Want to see the real reason why the big CellCos don’t want to adopt my idea for peer-to-peer text passing, even though they could charge for it and it would make the nation 50% more resilient against disaster? Free texts pose threat to carrier.
“More than two trillion text messages are sent each year in the United States, generating more than $20 billion in revenue for the wireless industry. Verizon Wireless alone generates as much as $7 billion a year in revenue from texting, or about 12 percent of the total.... At 20 cents and 160 characters per message, wireless customers are paying roughly $1,500 to send a megabyte of text traffic over the cell network. By comparison, the cost to send that same amount of data using a $25-a-month, two-gigabyte data plan works out to 1.25 cents.”

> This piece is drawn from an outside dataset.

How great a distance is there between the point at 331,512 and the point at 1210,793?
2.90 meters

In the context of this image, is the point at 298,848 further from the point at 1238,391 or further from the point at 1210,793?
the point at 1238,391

Cool! On November 9-10, 2011, Explore Mars, Inc. will be presenting the Women and Mars Conference at the Jack Morton Auditorium at George Washington University in Washington, D.C. Topics to be discussed at the conference include, “Why are so many women involved in Mars exploration?” and “How can ‘Mars women’ help to advance STEM education for young women and reach non-traditional audiences?” Go get em, gals. Lead us.
It's the (Not the) End of the World Cruise! Come with us to sea and celebrate the world Not coming to an end during the "Mayan Millennium" winter solstice in 2012 with parties, special guests & speakers, including astronaut Steve Hawley, Authors David Brin and Robert Sawyer, plus several renowned scientists. Featuring snorkeling, a costume party, fascinating talks, and a visit to the Mayan Tulum ruins on Dec. 21, 2012. During the week that some think will be the world’s last, join us on a more enlightened, and enlightening, week-long cruise in the beautiful Caribbean. (Also, what better place to be, either way?) Don’t be... left behind!
And fer gosh-dern sakes, don’t have the singularity without us, while we’re away!